▸ Задания:
1. Откуда пришла байдара, которая появилась в заливе 23 августа, согласно рассказу о встречах с чукчами?
2. Назовите всех людей, которые упомянуты по имени в рассказе о встречах с чукчами.
3. Напишите продолжение рассказа о встречах с чукчами, начиная сразу после его последнего предложения.

Имлерат, который и в первый раз был недоволен, что мы мало купили у него моржового зуба, вынес теперь несколько связок на палубу и спрашивал: «Что значит, что вы не хотите со мной торговать? Не думаете ли вы, что у меня только и есть товару? Я мог бы нагрузить весь корабль ваш моржовым зубом». – «Верим, – отвечали мы, – но не можем торговать, потому что судно наше принадлежит Тийк-Арему».[430] – «Но разве Тийк-Арем не торгует?» – «Не только сам не торгует, да и нам не позволяет торговать и за то дает нам жалованье». – «Так зачем же вы пришли? Лучше бы приходили суда, которые могут с нами торговать». – «За тем-то нас и послал Тийк-Арем, чтобы смотреть, есть ли в вашей земле места, где суда могут останавливаться. За тем-то мы и посылаем наши лодки осматривать берега ваши; возвратясь, скажем, что мы нашли у вас хорошие гавани, куда купеческие суда могут приходить торговать с чукчами, народом предобрым и пребогатым». Такое объяснение удовлетворило всех: они говорили, что всякий год будут ждать к себе судов для торговли. С тех пор все знали, что мы ищем гаваней, и везде гостеприимно встречали наши отряды.

23 августа после полудня показалась в море байдара, которая, войдя в залив, гребла прямо к нам. После некоторого сомнения решилась она пристать к судну, но взойти на него чукчи никак не соглашались, покуда друг наш Хатыргин, увидев их с берега, не приехал и не уверил их, что мы люди добрые. В байдаре было 10 человек обоего пола, кроме детей, и несколько собак. Они пришли с реки Анадырь. В пути были три дня, простояв день на месте за ветром. Селение русских на реке оставили 10 дней назад; остальное время промышляли диких оленей на устье. Груз их лежал посреди байдары, фута 4 или 5 в вышину сверх бота. К бортам пришиты в этом месте лахтаки, которые, покрывая груз, связывались вместе. Тут же подвязаны надутые нерпичьи шкуры, чтобы дать байдаре устойчивость.

▸ Извлечённые данные:
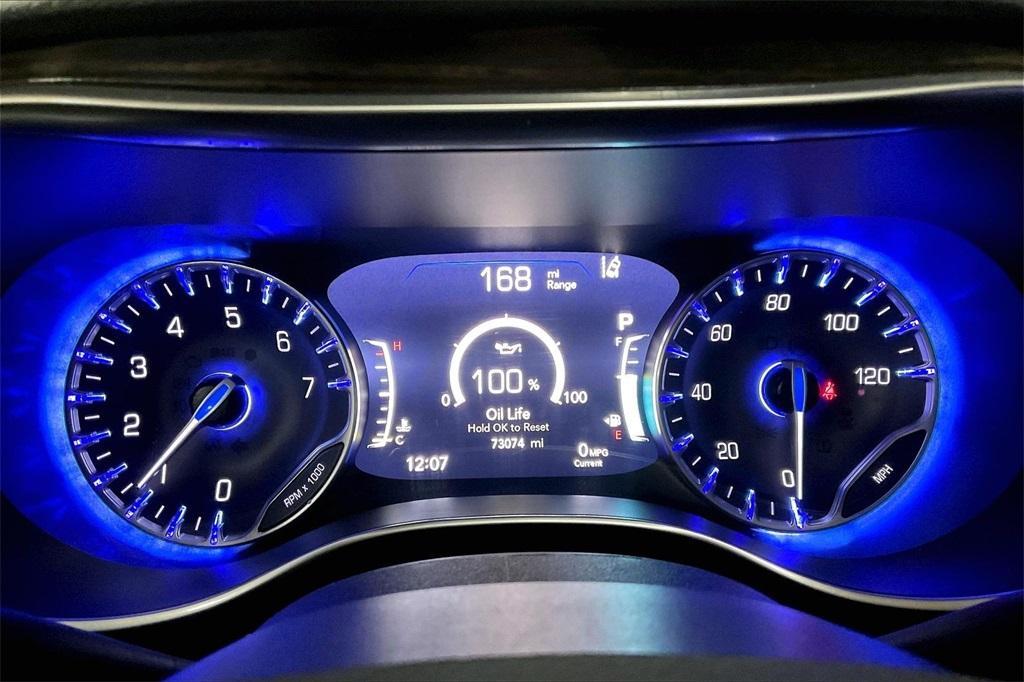 used 2023 Chrysler Pacifica car, priced at $25,780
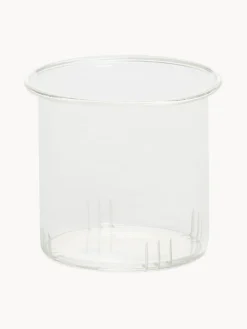 Hot Tetera de vidrio Vintage, 1 L Teteras|Vajillas Completas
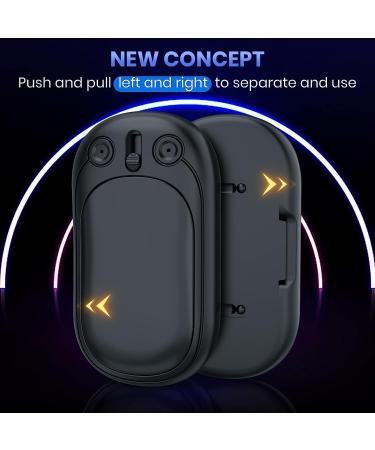 SECHKISS Rechargeable Hand Warmers 2-Pack 5000mAh - Portable Electric Pocket Warmer for Outdoor Activities - Great Warm Gift for Women & Men - Black - Buy Online on GoSupps.com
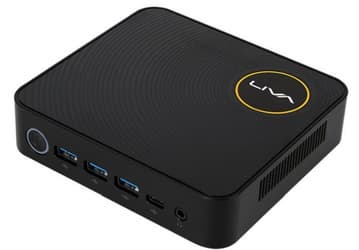 Мини-ПК ECS Liva Z Plus основан на процессоре Intel Kaby Lake-U и располагает портом USB-C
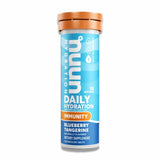 NUUN - Immunity Hydration Single Tube Blueberry Tangerine - 10 Tablets - 48 Pack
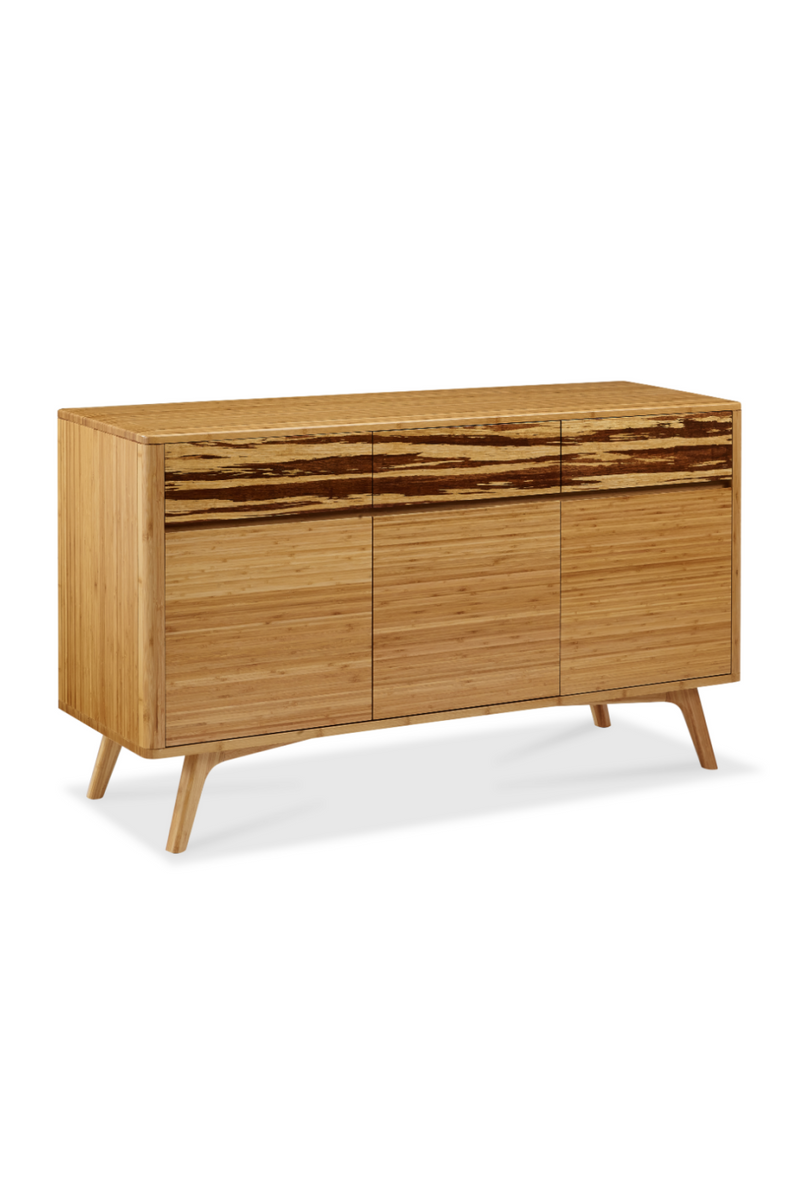 Tiger Bamboo Accented Sideboard | Greenington Azara | Woodfurniture.com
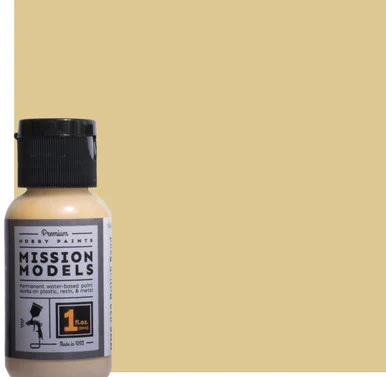Mission Models MP039 British Sand Yellow Modern 1oz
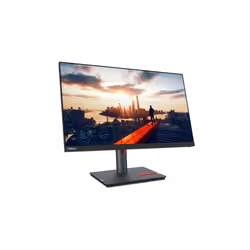 Lenovo ThinkVision P24h-30 LED display 60.5 cm (23.8") 2560 x 1440 pixels Quad HD Black - Additional view 6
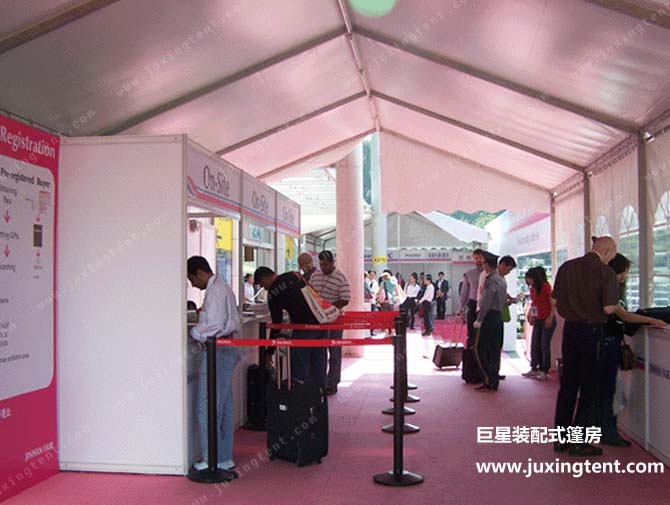 小型篷房PO系列4米 小型篷房PO系列4米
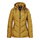 District Winterjacke Flat White (mit Kapuze, warm) mustardgelb Damen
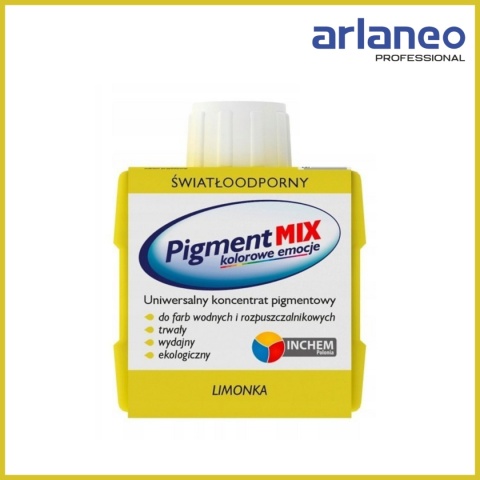 INCHEM PIGMENT MIX LIMONKA 80ML INCHEM INCHEM PIGMENT MIX LIMONKA 80ML INCHEM
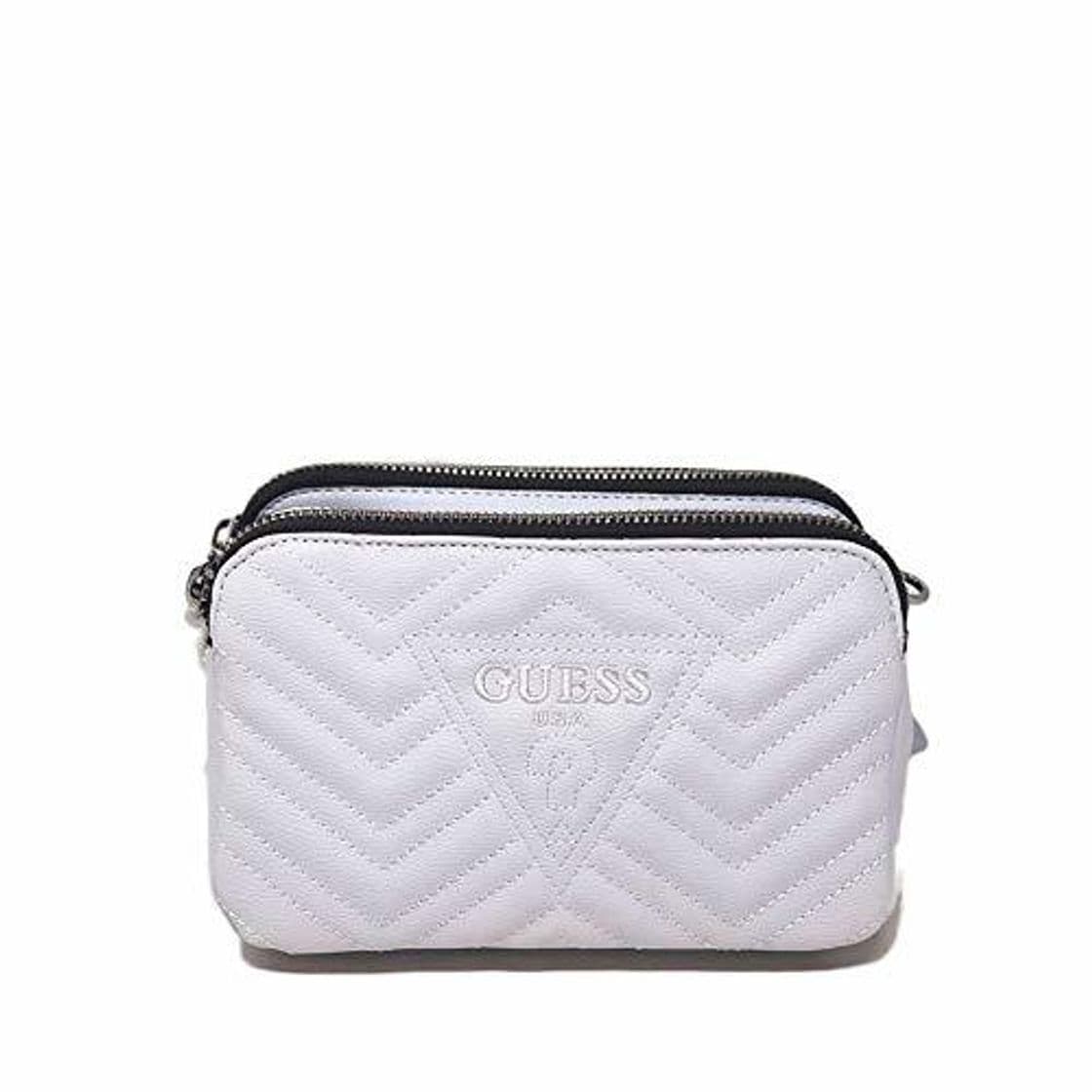 Producto Guess Zana Shoulder Bag Color blanco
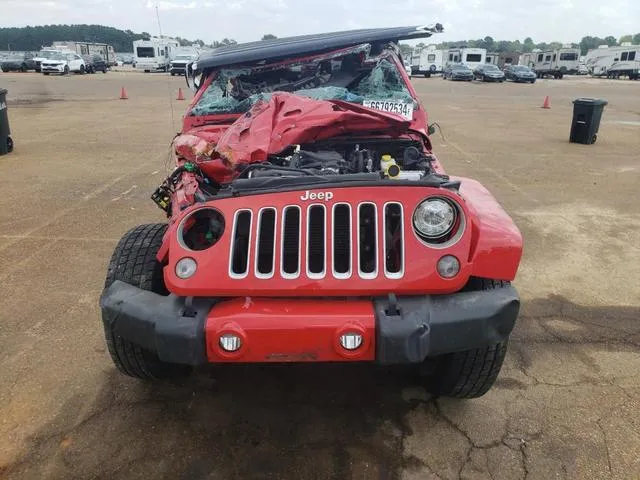 1C4BJWEG4JL937402 2018 2018 Jeep Wrangler- Sahara 5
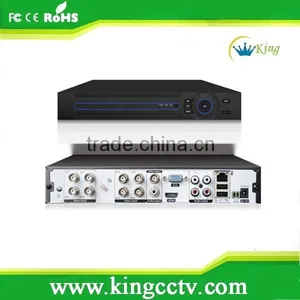 8CH 4in 1 Hybrid DVR H.264 P2P Professional DVR AHD/TVI/Analog/IP DVR thumbnail-1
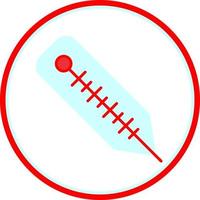 Thermometer Vector Icon Design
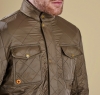 Kendle Quilted Jacket Olive - 2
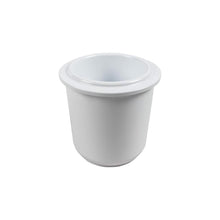 Pack De Vasijas Blancas 1.9 Litros Con Set De 5 Tapas Con Bomba Vasija
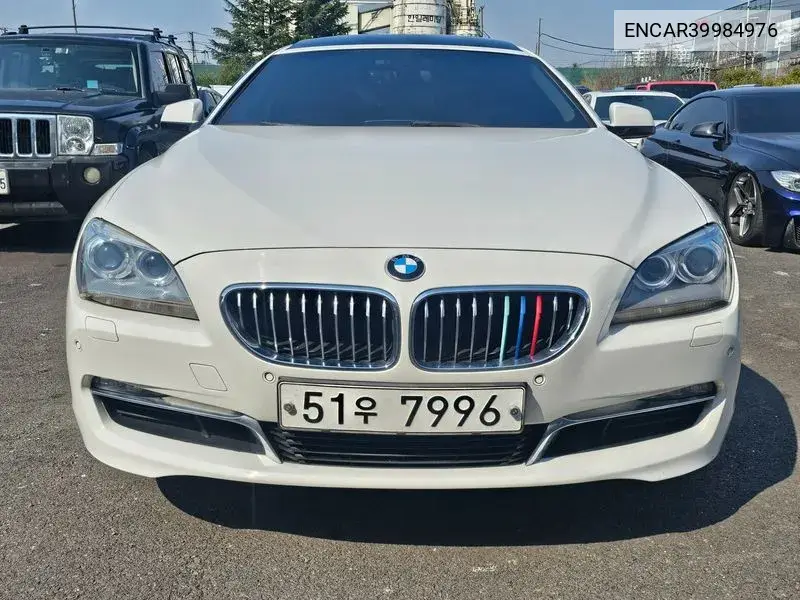 6 Series (F12) 640D xDrive Gran Coupe VIN: ENCAR39984976 Lot: 39984976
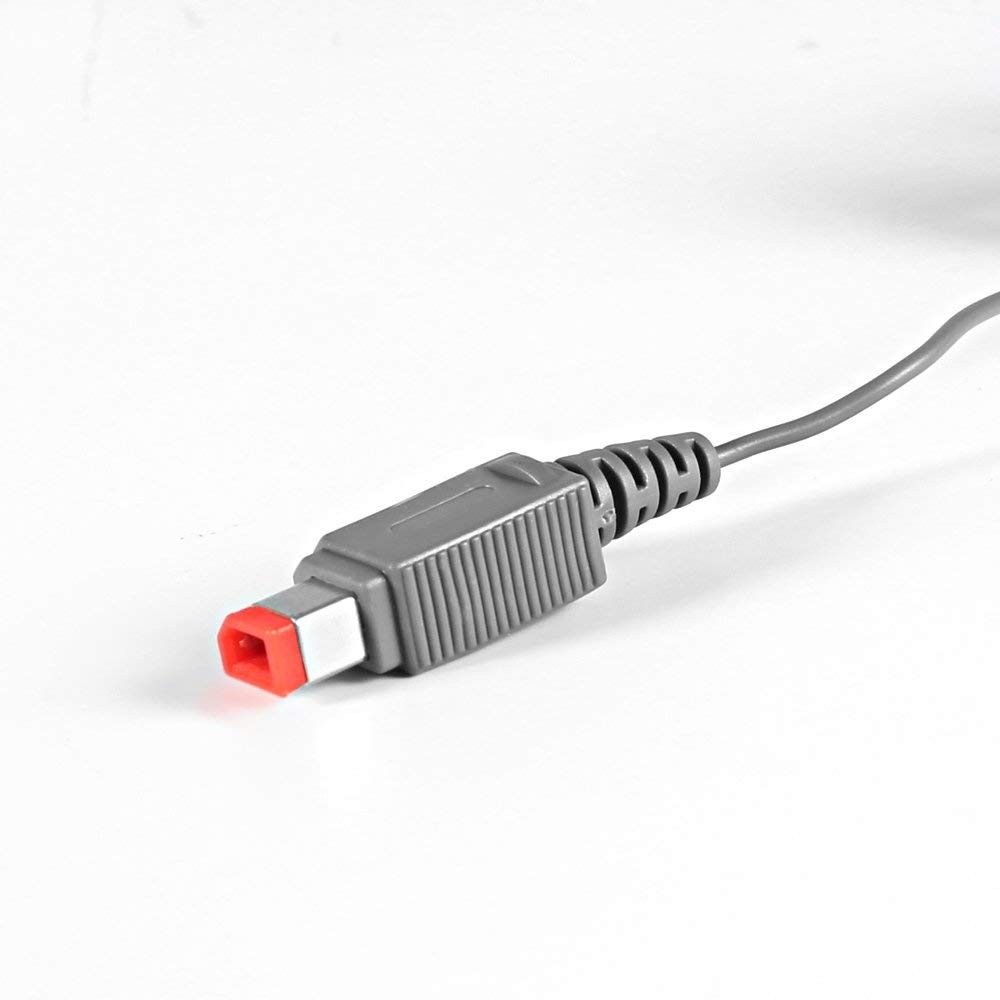 Aokin Sensor Bar for Wii, Replacement Wired Infrared Ray Silver/Black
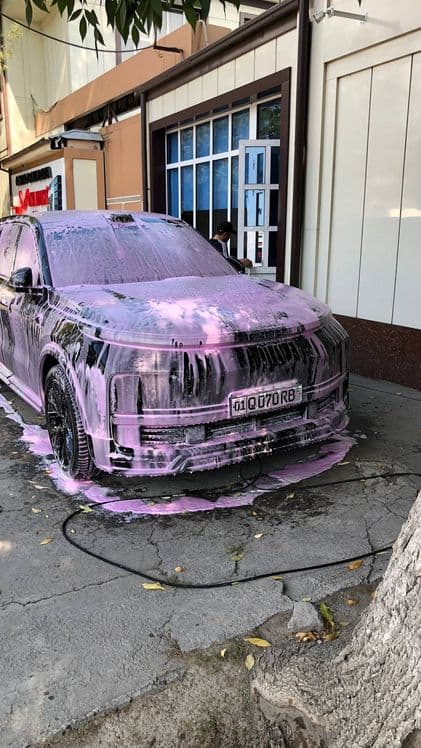 Выездная автомойка бесплатно доставка по городу Ташкент — 8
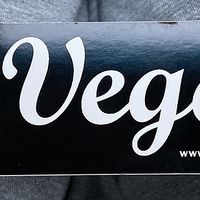 Sticker at The Greener Apple in Charlotte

▸ Ответы:
1. С реки Анадырь.

2. Имлерат, Тийк-Арем, Хатыргин.

3.
На следующий день нашли мы в селении только две семьи, прочие были в отсутствии у оленных чукчей, для торгов. Одна из этих семей переставляла юрту, что делается всегда, когда в прежней от времени накопится слишком много грязи. Всю работу производила мать с тремя дочерьми; хозяин с сыновьями стоял возле и не заботился помочь им, будто дело для него совсем постороннее. Работа эта довольно хлопотлива, потому что стойки, покуда не покроются лахтаками, беспрестанно шатаются и падают, особенно при ветре. Гребцы мои с обыкновенной услужливостью разделили труд дам и поставили им юрту в четвертую часть времени.

Вновь поставленная юрта, с чистым в ней воздухом, не загроможденная еще бездной грязных и смрадных вещей, чистые лахтаки, покрывавшие каменный паркет, составляли самую приятную противоположность с юртами, уже некоторое время занятыми, и мы вздумали обратить ее в храм Терпсихоры. Три грации, дочери дома, в самом деле довольно пригожие, поощренные ножницами и иголками, представили нам во всем совершенстве и со всеми утонченностями чукотскую пляску, изо всех мне известных самую бессмысленную и неприятную. Скачка на лахтаках гораздо забавнее и приятнее, требуя ловкости и проворства, которыми, однако, веселые приятельницы наши не могли похвалиться, потому что валились вниз головой каждую минуту. Когда мы досыта над ними посмеялись, хотели они в отмщение заставить одного из нас занять их место, и тот едва мог откупиться несколькими иголками, но, чтобы не совсем уронить славу русских в глазах чукчей, которые ловкость ценят высоко, решился, вспомнив сгарину, показать им некоторые штуки, прыгая через веревочку, и заставил их согласиться, что и «мельгатанген» мастера прыгать, не хуже чукчей. Мы расстались уже в сумерки и очень дружески.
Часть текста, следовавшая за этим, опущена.